“Careless jade you! Break my dishes and steal my milk; giving it without my leave to a dumb beast. There, take that,” and she gave her a sharp blow on the face.
It was not the blow that made the poor girl’s blood tinge her cheeks, but the sense of degradation; the low life she was living, in daily contact with one so overbearing, coarse, and rude.
She did not weep, but one might have known by those suppressed sobs, that the heart’s love was being sapped, all its feelings outraged.
At that moment her father came in, and finding supper delayed, commenced scolding in a loud voice.
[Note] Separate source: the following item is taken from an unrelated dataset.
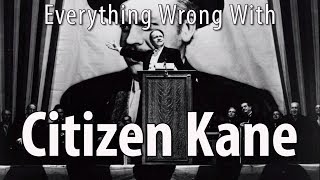 Everything Wrong With Citizen Kane [upl. by Basso320]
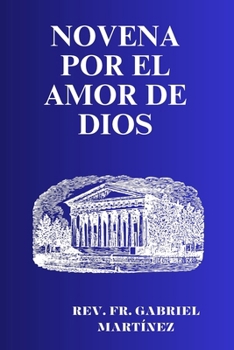 Novena por el Amor de Dios (Spanish Edition)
“I tell ye what, woman, I won’t work and provide, to be treated in this ere way. D’ ye hear?” and he came close to Margaret and looked into her face.
“Yes, sir. I was late to-night.”
“Yer allus late, somehow. Why don’t yer stir round and be lively like other gals, and be more cheery like?”
His poor, rough nature was beginning to feel the need of a better life.
“Let her work as I have, and she’ll be thankful to have a roof over her head, let alone the things I make her,” broke in Mrs. Thorne. “When I was a gal, I had to work for my bread and butter.” Having thus relieved her mind, she flew busily about, and the supper was soon ready, to which they sat down, but not as to a homelike repast. Such a thing was not known in that house.
The evening, as usual, passed in a dull routine of drudgery, and Margaret was, as she had been hundreds of times before, glad to reach its close and retire to her room.
Thus wore the winter slowly away, and the days so full of labor, unrelieved by pleasure of any kind, were fast undermining the health and spirits of the sad girl.
When spring came, her step was slower and her cheek paler, but there was no eye of love to mark those changes, and her labors were not lessened. At length her strength gave way, and a slow fever coursed through her veins as the result of over-taxation. The languor it produced was almost insupportable, and she longed for the green woods, and the pure air, and a sight of running waters.
Mrs. Thorne saw that something must be done, and finally consented that Margaret might take a little recreation in the manner she had proposed, accompanying her consent with the remark that she thought it a very idle way of spending one’s time.
Margaret’s constant companion in her rambles was the faithful dog Trot, who highly enjoyed this new phase of life, and with him at her side she had nothing to fear.
The change brought new life to her wasted system, and as she conned over the beauties around, watched the sparkle of the running brooks, and listened to the songs of the free birds, she wished that her life was as free and beautiful.
One day while trimming a wreath of oak leaves, she thought she heard footsteps, and the low growl of Trot, before she had time to turn her head, confirmed her impression that some one was approaching.